Era sencillo, trabajador, buena persona.
Estoy segura que los días no pasan igual en la Brigada de Obras y Servicios Municipales del Ayuntamiento de Torrent sin Ángel.
No hace mucho, fui compañera de él. Le recuerdo con tanto cariño…
Este Domingo, cuando me llamó el anterior Jefe de Brigadas y me lo dijo, me recorrió un malestar por todo el cuerpo que desee apagar el teléfono y que todo fuera un sueño. Dicen, que los políticos no deben llorar. En fin, todo es cuestión de gustos, de sensibilidades y de ganas de hacernos la vida imposible a los más sensibles.
Ángel, mi compañero, siempre fue una persona tan trabajadora, que a veces lo era demasiado. Tenía buenos amigos en su centro de trabajo, y otros, como en casi todos los sitios se aprovechaban de él, de su bondad verdadera. De todas formas, él, siempre intentaba colaborar en todo lo que podía, aunque fuera en detrimento de su propio tiempo libre.
Estoy segura, que en este mundo que nos rodea, lleno de incertidumbre y desconfianza, ha quedado un gran hueco para mi compañero Ángel, el hombre. Hombre por excelencia, por serlo siéndolo y no simplemente aparentándolo.

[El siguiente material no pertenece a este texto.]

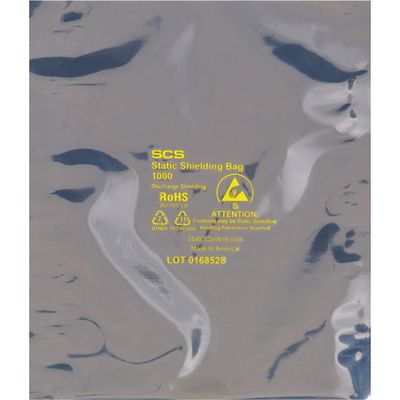 3 x 7" Open End Static Shielding Bags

Le recuerdo arrodillado en la última de las cosas que le mandé. Los aseos del colegio de San Marcos. Allí, con su apariencia robusta, trabajaba con prisas, como casi siempre, en conseguir instalar los inodoros del centro. Recuerdo mirarlo, observar cómo trabajaba y pensar...: -“¡Mira que este Ángel es trabajador!
Amigo, compañero, humano donde los haya. Espero que durante la andadura que me espera, sea capaz de ser la mitad de buena persona que has sido. Espero que tus hijos se sientan orgullosos de ti, de los que fuiste, de lo que luchaste por ellos y sobre todo de lo que has aportado a esta sociedad injusta. Injusta, hoy, por dos cosas, porque en ella sin ti, no es lo mismo y porque como casi todos los seres humanos hoy, me planteo, que hay personas malas, pero de las de verdad, las cuales, merecen irse antes que tú.
Sabes, amigo, ha sido un honor estar ahí, cerca. Como tu jefa, como tu amiga, como lo que tú quieras, pero cerca de tí. No te olvidaré jamás, que no te quepa duda. Fuiste un líder de lo sencillo, de lo humano, de lo profesional .Por eso quiero que aunque todo el mundo que te voy a nombrar te recuerda como yo en el corazón; lo sepan unos, y lo recuerden otros. Sé lo que quiero decir a tus hijos, tu mujer, tus padres, tus jefes de ahora, los de antes. También a los que no te puedan tener cerca, los que se dedican a no valorar las pequeñas cosas, los que estuvieron en tu entierro y no en tu vida, y sobre todo a los que lloraron por ti. Hoy todos tus compañeros, te rendimos el mejor homenaje que te mereces….seguir tu ejemplo.
Gracias amigo, por ser, humano siéndolo.